#### Recorded data:
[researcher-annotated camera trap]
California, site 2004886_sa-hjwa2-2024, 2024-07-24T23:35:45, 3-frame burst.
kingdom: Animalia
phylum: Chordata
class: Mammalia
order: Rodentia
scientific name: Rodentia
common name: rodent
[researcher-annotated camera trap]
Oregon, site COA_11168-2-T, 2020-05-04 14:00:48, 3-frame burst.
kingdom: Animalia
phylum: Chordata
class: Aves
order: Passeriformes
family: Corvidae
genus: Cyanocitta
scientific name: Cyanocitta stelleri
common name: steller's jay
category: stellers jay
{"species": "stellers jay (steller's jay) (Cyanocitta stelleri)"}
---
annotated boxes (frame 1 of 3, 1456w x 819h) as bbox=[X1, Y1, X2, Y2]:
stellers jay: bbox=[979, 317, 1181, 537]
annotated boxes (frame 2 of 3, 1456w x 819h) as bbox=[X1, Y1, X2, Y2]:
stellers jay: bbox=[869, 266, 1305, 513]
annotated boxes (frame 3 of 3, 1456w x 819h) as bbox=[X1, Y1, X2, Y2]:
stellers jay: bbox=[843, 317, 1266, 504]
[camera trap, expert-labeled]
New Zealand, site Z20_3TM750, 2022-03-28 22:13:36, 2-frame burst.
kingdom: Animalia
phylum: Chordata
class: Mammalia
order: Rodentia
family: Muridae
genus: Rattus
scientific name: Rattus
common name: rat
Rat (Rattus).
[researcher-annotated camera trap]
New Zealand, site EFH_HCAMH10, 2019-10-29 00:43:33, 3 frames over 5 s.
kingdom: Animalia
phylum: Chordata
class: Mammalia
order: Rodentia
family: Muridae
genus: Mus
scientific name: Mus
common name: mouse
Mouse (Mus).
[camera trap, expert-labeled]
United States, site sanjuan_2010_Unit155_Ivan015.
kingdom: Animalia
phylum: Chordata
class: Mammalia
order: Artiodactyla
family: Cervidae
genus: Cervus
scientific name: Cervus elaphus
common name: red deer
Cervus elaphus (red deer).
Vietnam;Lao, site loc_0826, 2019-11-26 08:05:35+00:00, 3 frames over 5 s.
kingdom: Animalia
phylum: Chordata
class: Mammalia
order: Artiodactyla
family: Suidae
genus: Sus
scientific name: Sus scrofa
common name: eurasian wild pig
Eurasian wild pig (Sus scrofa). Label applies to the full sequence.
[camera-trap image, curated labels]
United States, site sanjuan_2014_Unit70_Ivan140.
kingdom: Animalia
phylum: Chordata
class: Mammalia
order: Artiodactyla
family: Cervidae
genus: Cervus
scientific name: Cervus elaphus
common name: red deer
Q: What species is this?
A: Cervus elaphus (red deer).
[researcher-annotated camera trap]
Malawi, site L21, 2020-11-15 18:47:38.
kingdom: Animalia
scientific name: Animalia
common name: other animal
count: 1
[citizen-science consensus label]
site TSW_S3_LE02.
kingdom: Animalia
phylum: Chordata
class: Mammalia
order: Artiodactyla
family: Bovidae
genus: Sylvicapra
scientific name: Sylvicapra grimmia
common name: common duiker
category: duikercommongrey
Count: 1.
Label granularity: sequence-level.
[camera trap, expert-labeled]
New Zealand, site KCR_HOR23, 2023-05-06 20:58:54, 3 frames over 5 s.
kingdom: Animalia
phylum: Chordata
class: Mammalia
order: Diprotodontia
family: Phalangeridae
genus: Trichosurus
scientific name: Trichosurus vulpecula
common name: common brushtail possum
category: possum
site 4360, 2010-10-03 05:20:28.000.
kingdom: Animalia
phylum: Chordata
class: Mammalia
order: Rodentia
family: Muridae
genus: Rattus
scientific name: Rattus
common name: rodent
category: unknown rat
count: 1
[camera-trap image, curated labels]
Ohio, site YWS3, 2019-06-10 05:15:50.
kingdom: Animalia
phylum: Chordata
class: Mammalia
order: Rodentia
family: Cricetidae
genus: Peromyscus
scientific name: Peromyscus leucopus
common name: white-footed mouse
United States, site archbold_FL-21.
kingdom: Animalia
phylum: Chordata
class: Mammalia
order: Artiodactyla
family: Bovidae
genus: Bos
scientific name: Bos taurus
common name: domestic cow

#### What is needed:
Exactly the lines from the one containing "genus: Peromyscus" to the final line of the entries must be restated, and no others.

#### Final answer:
genus: Peromyscus
scientific name: Peromyscus leucopus
common name: white-footed mouse
United States, site archbold_FL-21.
kingdom: Animalia
phylum: Chordata
class: Mammalia
order: Artiodactyla
family: Bovidae
genus: Bos
scientific name: Bos taurus
common name: domestic cow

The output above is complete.